In the past few months the number of caving accidents and incidents has been frighteningly high. At one time there were about eight call-outs in three days. Most have been accidents of the avoidable type, like lamp-failure, getting wedged and being flooded. Some may consider those latter two are not avoidable but when four parties are trapped by floods five days after a flood warning by a Rescue Warden was put out in the National Press, then one is probably justified in attaching blame. Getting lost, above and below ground has also been common and should not occur. More alarming, as far as O.U.C.C. is concerned, is the number of University and Technical College clubs that have been involved in these incidents. The fact that most incidents are avoidable suggests that inexperience may be the cause, and it is true that the transient membership of University and Technical College clubs can lead to a lower proportion of experienced leaders that clubs based on the main Northern towns such as Keighley, Skipton (Craven P.C.), Bradford (B.P.C.) etc. It would be interesting to see the "Cave Accident Statistics" of C.R.G. Occasional Publication No. 7 supplemented by recent events, and an analysis made of the type of caver involved. Having traced a cause, we may then look for a solution.
We suspect that many University and Technical College clubs may attract hefty sporty chaps who do not realise that potholing involves technique and judgment as well as fitness. They soon find themselves inveigled to lead "hard" parties which really require that skill and experience to decide which risks are justifiable and which are not, that is only acquired from years of training with an established club such as the two mentioned earlier.
The training such clubs offer is a more gradual and intensive training that that of student groups. There is a constant watchfulness over caving conditions and consideration (so often lacking among the more athletic members of the student fraternity) for the other members of the team. The Dowber Gill Passage always takes a fair number of student caving incidents each year. It seems the ideal cave for the athletic chap as it involves no ladders, and therefore to his way of thinking, no skill. Easegill Caverns likewise make an appeal to clubs lacking large amounts of tackle.
We suggest that the function of student clubs is to provide an adequate training in technique and judgement, not to aim for the most severe of potholes (which usually involves missing out some of those "soppy" potholing classics we were trained on such as Sell Gill Holes, Bull Pot of the Witches etc.), for which harder pots students should be encouraged to join another club (e.g. S.W.C.C., C.P.C., B.P.C., W.P.C., N.P.C., B.S.A., Eldon P.C. etc.). The policy of O.U.C.C. has always been to provide an adequate ALL-ROUND training in basic technique, basic exploration and expeditioning, and to do some of the classic holes, so as to fit our members for harder things when they join an established club on leaving Oxford.
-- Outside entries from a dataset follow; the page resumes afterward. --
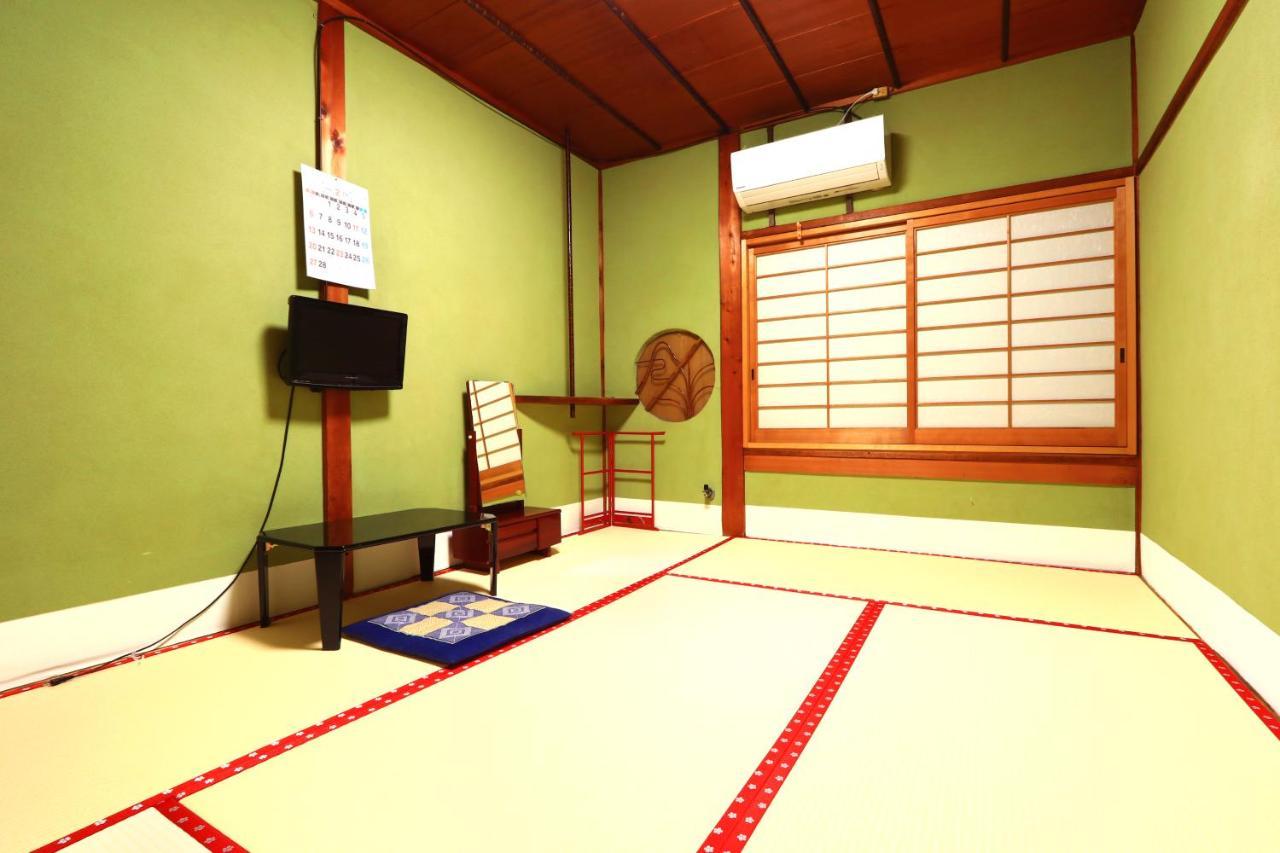 Marumo Ryokan Takashima Екстериор снимка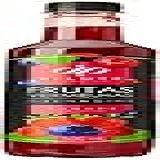 Xarope Dilute Frutas Vermelhas 500 Ml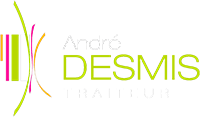 André Desmis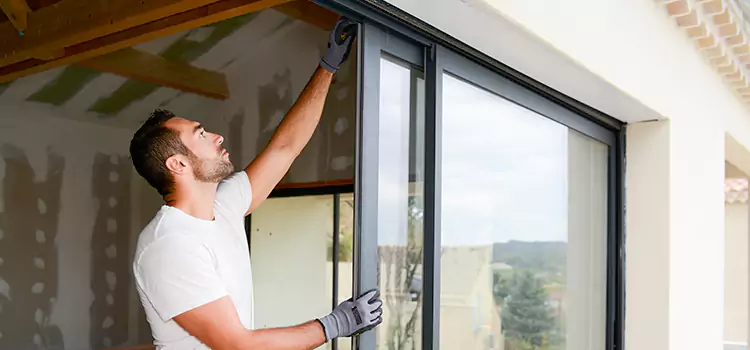 Emergency Sliding Glass Door Repair Oakbank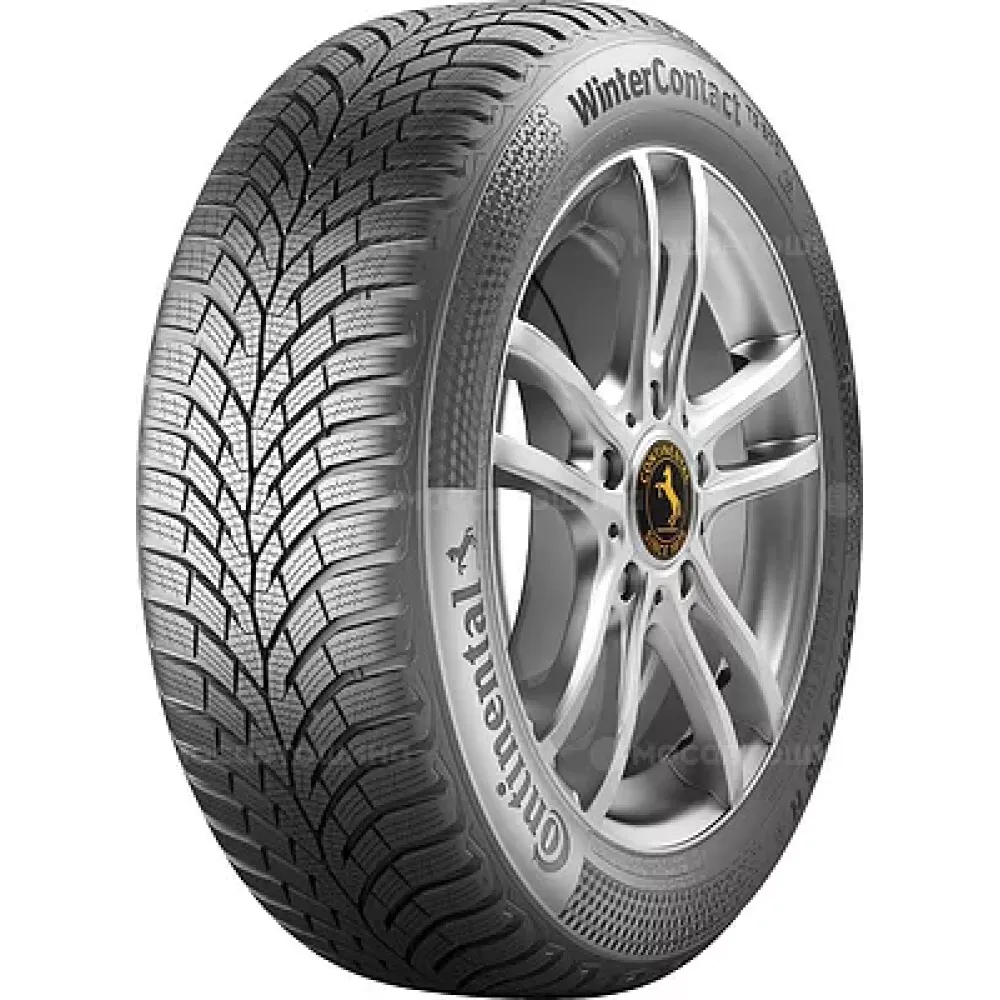 Continental ContiWinterContact TS 870 225/45 R17 94H XL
Thanks to this policy the club has never had a major accident, and although we think it serves a useful purpose, it is up to our readers to judge from this and other journals whether the existence of a club run by students for students can be a good thing.
Editorial note: Three points have arisen with regard to the article on Dunald Mill Hole in our last issue.
Firstly, the author of "A Guide to the Lakes" is Thomas West. Secondly, the author of the item from this book was Adam Walker. Thirdly, an important article by J.P. Smith, published in 1890 by the Barrow Naturalists Field Club has come to my notice. This article included a survey, which shows certain small discrepancies compared with the new survey. These are being investigated and a report will appear later.